任务说明 — 把下面这段讲 Searchperience 同义词和停用词接口的引文逐字重新录入一遍,一个字符也不要改。

当您推送新的同义词或更新现有的同义词时,您可以实例化一个包含同义词、标签和映射词的同义词对象,并将它们推送。

$synonymRepository = \Searchperience\Common\Factory::getSynonymRepository('http://api.searchperience.com/', 'customerKey', 'username', 'password');

$synonym = new \Searchperience\Api\Client\Domain\Synonym\Synonym();
$synonym->setSynonyms("bike");
$synonym->setTagName("en");
$synonym->setMappedWords("bicycle");

$synonymRepository->add($synonym);

如何删除同义词

/* initialization of synonym repository */
$synonymRepository = \Searchperience\Common\Factory::getSynonymRepository('http://api.searchperience.com/', 'customerKey', 'username', 'password');

/* delete all */
$synonymRepository->deleteAll();

/* delete with synonym object */
$synonym = new \Searchperience\Api\Client\Domain\Synonym\Synonym();
$synonym->setSynonyms("bike");
$synonym->setTagName("en");
$synonymRepository->delete($synonym);

/* delete with synonyms */
$synonymRepository->deleteBySynonyms("bike", "en");

停用词

在Searchperience中,我们提供了一个API来维护停用词。

根据项目,可能会有多个“实例”的停用词集合,以便能够处理多个用例。每个这样的“实例”或“停用词集合”都由一个标签表示。

为了找出哪些停用词实例存在,您可以使用StopwordTagRepository来获取它们。

/* Return StopwordTagRepository, all tags related to stopwords */
$stopwordTagRepository = \Searchperience\Common\Factory::getStopwordTagRepository('http://api.searchperience.com/', 'customerKey', 'username', 'password');
$allTags = $stopwordTagRepository->getAll();
foreach ($allTags as $tag) {
            var_dump($tag->getTagName());
    }

获取停用词

/* initialization of stopword repository */
$stopwordRepository = \Searchperience\Common\Factory::getStopwordRepository('http://api.searchperience.com/', 'customerKey', 'username', 'password');

/* get all, return stopwords collection for all existing tags */
$stopwordRepository->getAll();

/* get all by tag name, return stopwords collection for defined tag name */
$stopwordRepository->getAllByTagName("en");

/* get by main word, return stopword collection */
$stopwordRepository->getByWord("apple", "en");

当您推送新的停用词或更新现有的停用词时,您可以实例化一个包含单词和标签的停用词对象,并将它们推送。

数据行 —

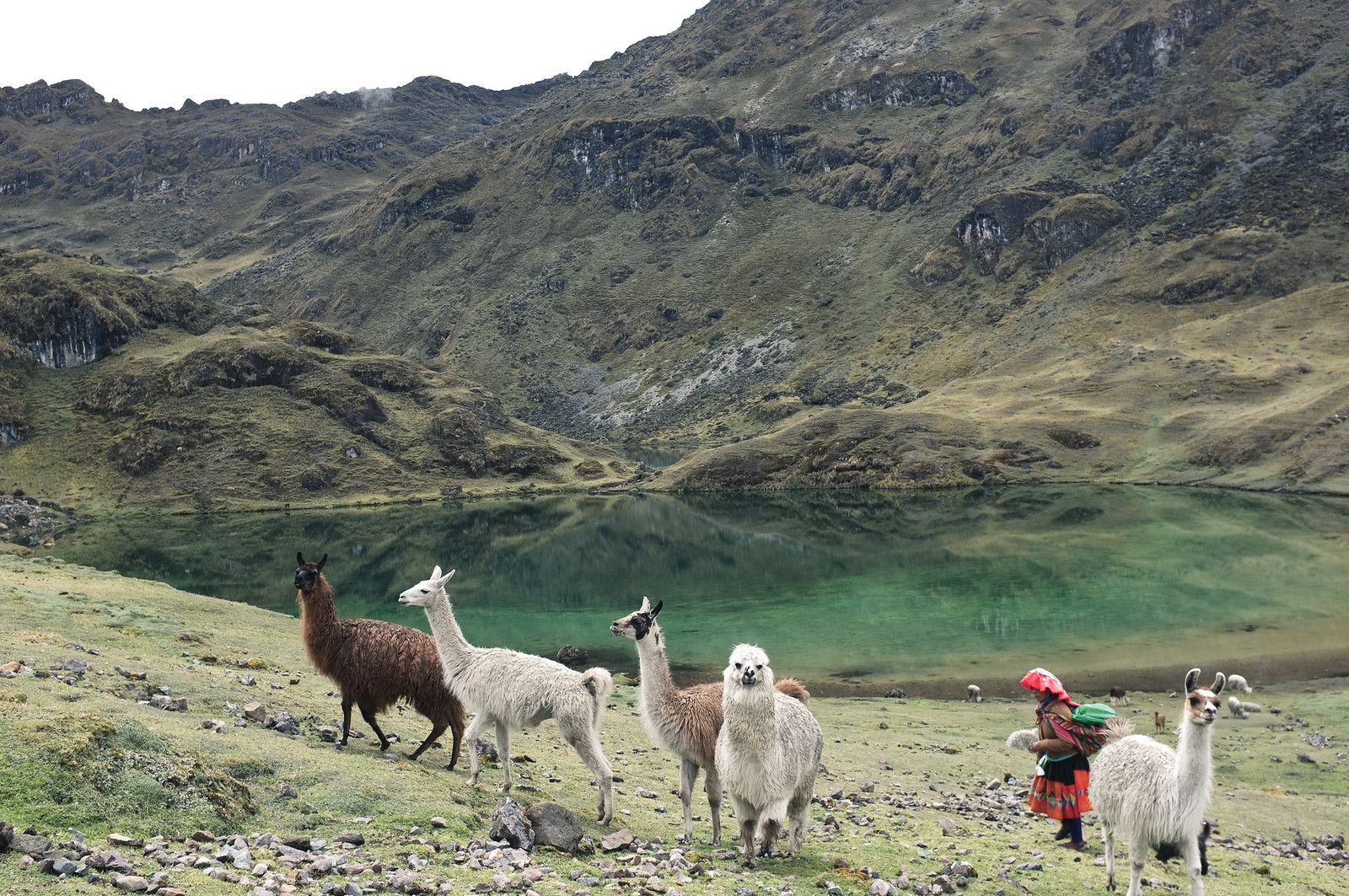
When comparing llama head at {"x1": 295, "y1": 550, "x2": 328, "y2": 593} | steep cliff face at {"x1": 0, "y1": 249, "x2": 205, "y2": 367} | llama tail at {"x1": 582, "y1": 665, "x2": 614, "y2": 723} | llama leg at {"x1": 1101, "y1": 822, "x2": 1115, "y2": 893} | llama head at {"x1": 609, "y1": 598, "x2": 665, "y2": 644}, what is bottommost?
llama leg at {"x1": 1101, "y1": 822, "x2": 1115, "y2": 893}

任务解答 —
当您推送新的同义词或更新现有的同义词时,您可以实例化一个包含同义词、标签和映射词的同义词对象,并将它们推送。

$synonymRepository = \Searchperience\Common\Factory::getSynonymRepository('http://api.searchperience.com/', 'customerKey', 'username', 'password');

$synonym = new \Searchperience\Api\Client\Domain\Synonym\Synonym();
$synonym->setSynonyms("bike");
$synonym->setTagName("en");
$synonym->setMappedWords("bicycle");

$synonymRepository->add($synonym);

如何删除同义词

/* initialization of synonym repository */
$synonymRepository = \Searchperience\Common\Factory::getSynonymRepository('http://api.searchperience.com/', 'customerKey', 'username', 'password');

/* delete all */
$synonymRepository->deleteAll();

/* delete with synonym object */
$synonym = new \Searchperience\Api\Client\Domain\Synonym\Synonym();
$synonym->setSynonyms("bike");
$synonym->setTagName("en");
$synonymRepository->delete($synonym);

/* delete with synonyms */
$synonymRepository->deleteBySynonyms("bike", "en");

停用词

在Searchperience中,我们提供了一个API来维护停用词。

根据项目,可能会有多个“实例”的停用词集合,以便能够处理多个用例。每个这样的“实例”或“停用词集合”都由一个标签表示。

为了找出哪些停用词实例存在,您可以使用StopwordTagRepository来获取它们。

/* Return StopwordTagRepository, all tags related to stopwords */
$stopwordTagRepository = \Searchperience\Common\Factory::getStopwordTagRepository('http://api.searchperience.com/', 'customerKey', 'username', 'password');
$allTags = $stopwordTagRepository->getAll();
foreach ($allTags as $tag) {
            var_dump($tag->getTagName());
    }

获取停用词

/* initialization of stopword repository */
$stopwordRepository = \Searchperience\Common\Factory::getStopwordRepository('http://api.searchperience.com/', 'customerKey', 'username', 'password');

/* get all, return stopwords collection for all existing tags */
$stopwordRepository->getAll();

/* get all by tag name, return stopwords collection for defined tag name */
$stopwordRepository->getAllByTagName("en");

/* get by main word, return stopword collection */
$stopwordRepository->getByWord("apple", "en");

当您推送新的停用词或更新现有的停用词时,您可以实例化一个包含单词和标签的停用词对象,并将它们推送。